If you are looking for a place to park a big rig in Custer State Park, Legion Lake Campground in the western portion of the park is likely to be one of your best options. Near the tranquil waters of Legion Lake, a little over ten miles from the small town of Custer, SD, this campground offers a prime spot for fishing, swimming, boating, and hiking.
There are 21 spacious campsites are available for reservation that are able to accommodate RVs and trailers from 45-60 feet long. Each of these sites comes equipped with electrical hookups, fire rings, grills, and picnic tables, although they do not have hookups for water or sewer. There are centrally located flush toilets and showers in the campground as well as a faucet with potable water. Legion Lake Campground is less than half a mile from Legion Lake Lodge, which offers a restaurant and convenience store.
The majestic Grace Coolidge Creek Campground is typically open from around April to October each year. It is located in the northwestern portion of Custer State Park, with the clear, cool allure of Grace Coolidge Creek beaconing nearby. While this campground is around 15 miles west of the nearest town, Hermosa, SD, it is only a little over a mile from the Coolidge General Store as well as a restaurant and laundromat.

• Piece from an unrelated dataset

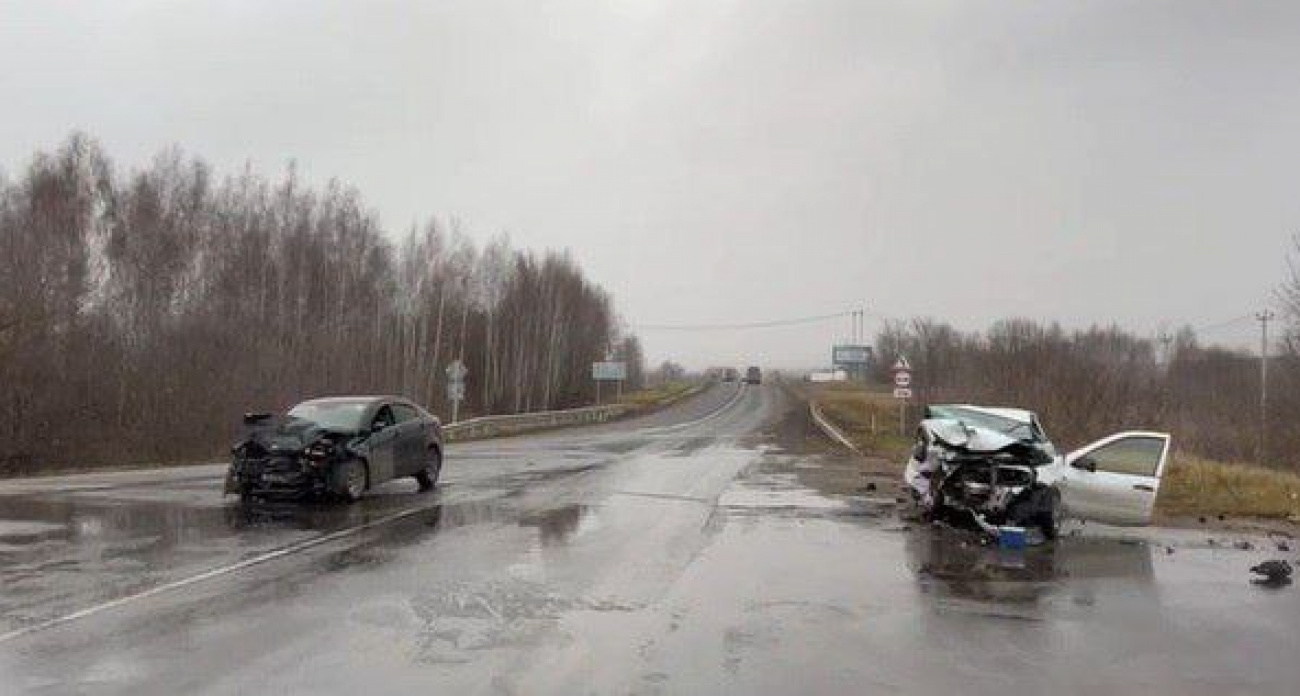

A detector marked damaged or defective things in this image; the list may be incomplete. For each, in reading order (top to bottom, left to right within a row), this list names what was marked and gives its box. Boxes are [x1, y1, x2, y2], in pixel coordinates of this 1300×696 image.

shattered windshield [283, 400, 366, 431]
damaged dark car [224, 398, 447, 502]
cracked asphalt [2, 385, 1300, 692]
damaged white car [909, 405, 1175, 541]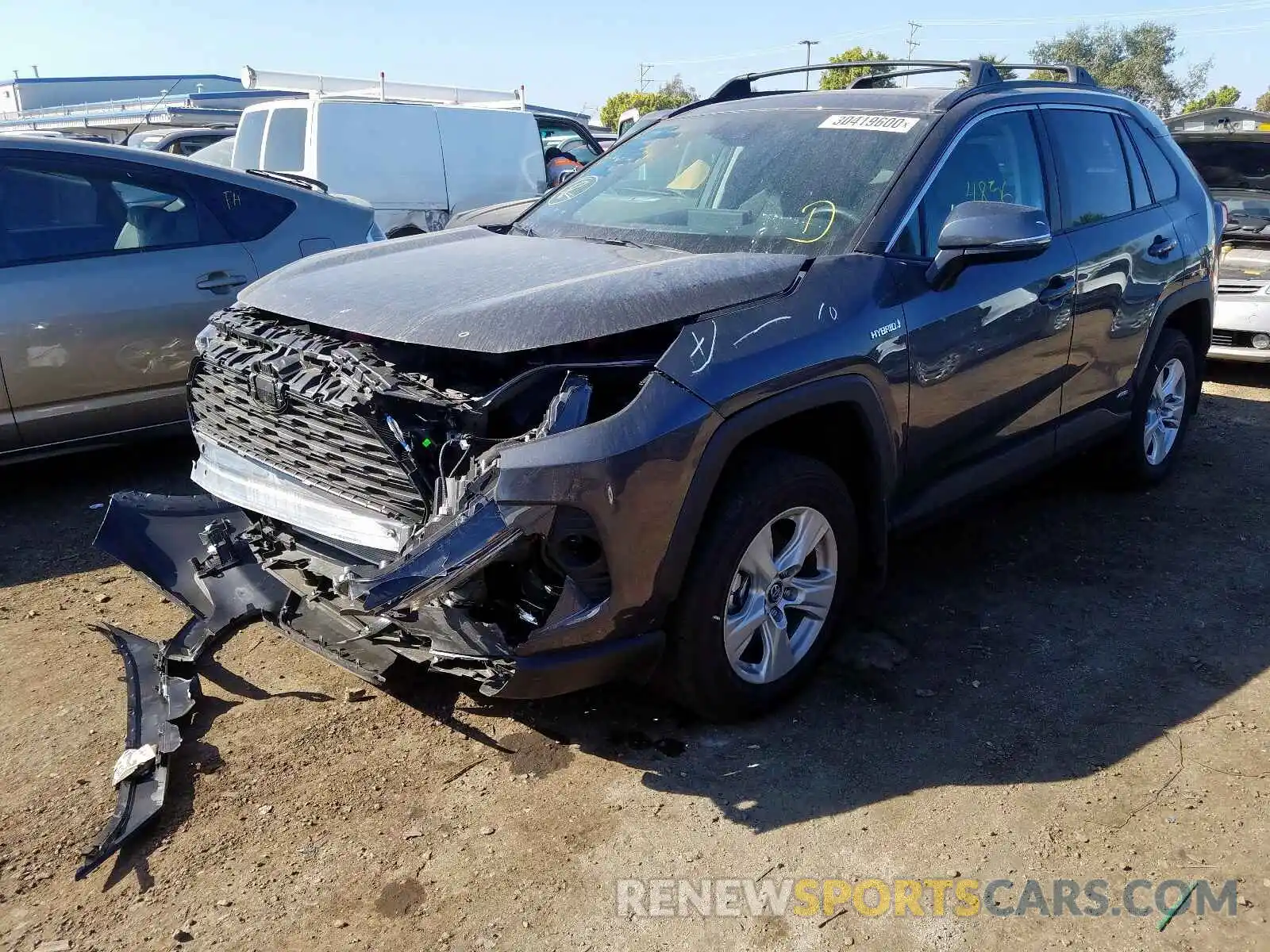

The campground is comprised of 26 spacious, level campsites. Six are tent-only sites, with the remaining 20 able to accommodate RVs from 25 to 40 feet in length. If you are driving a larger rig, be certain to check the details of your campsite to ensure you are choosing one of the larger spots. Although there are no water or sewer hookups, each of the campsites comes equipped with an electrical hookup, a campfire ring, a grill, and a picnic table. There are several faucets with potable water as well as two bathhouses with flush toilets, one centrally located near the lower, tent-only loop, and one located in the upper loop. Only the bathhouse in the upper loop has a shower.
Game Lodge Campground, located on the eastern edge of this state park, is one of the best campgrounds for those who enjoy viewing wildlife. Herds of bison, elk, deer, and antelope are known to frequent the area. The campgrounds themselves feature nearly 60 campsites available for reservation that can accommodate RVs or trailers anywhere from 35 feet in length to over 50 feet. Many of the spacious campsites sit right on the banks of Grace Coolidge creek, and each comes equipped with an electrical hookup, a fire ring, a grill, and a picnic table.
There are two bathhouses with running water for showers and flush toilets, as well as several faucets with potable water and a few vault toilets scattered throughout the campground. Campers who visit here can relax by Grace Coolidge Creek, swim at the designated swimming beach, and have fun at the playground. Game Lodge Campground is open year-round but only provides full facilities from March to November. This campsite is also an easy walk of less than a mile from the State Game Lodge, which has additional amenities, including a full restaurant and bar.
If you want to enjoy a rustic experience at Custer State Park you can park your motorhome and stay at one of the cabins located on several of the park campgrounds. These log cabins offer an atmosphere of the Old West with the modern convenience of electricity, heating, and air conditioning. You can stay cozy and warm in your cabin while enjoying the beautiful hills and forest all around you. While there is no indoor plumbing in the cabins, they are furnished with tables, benches, and beds.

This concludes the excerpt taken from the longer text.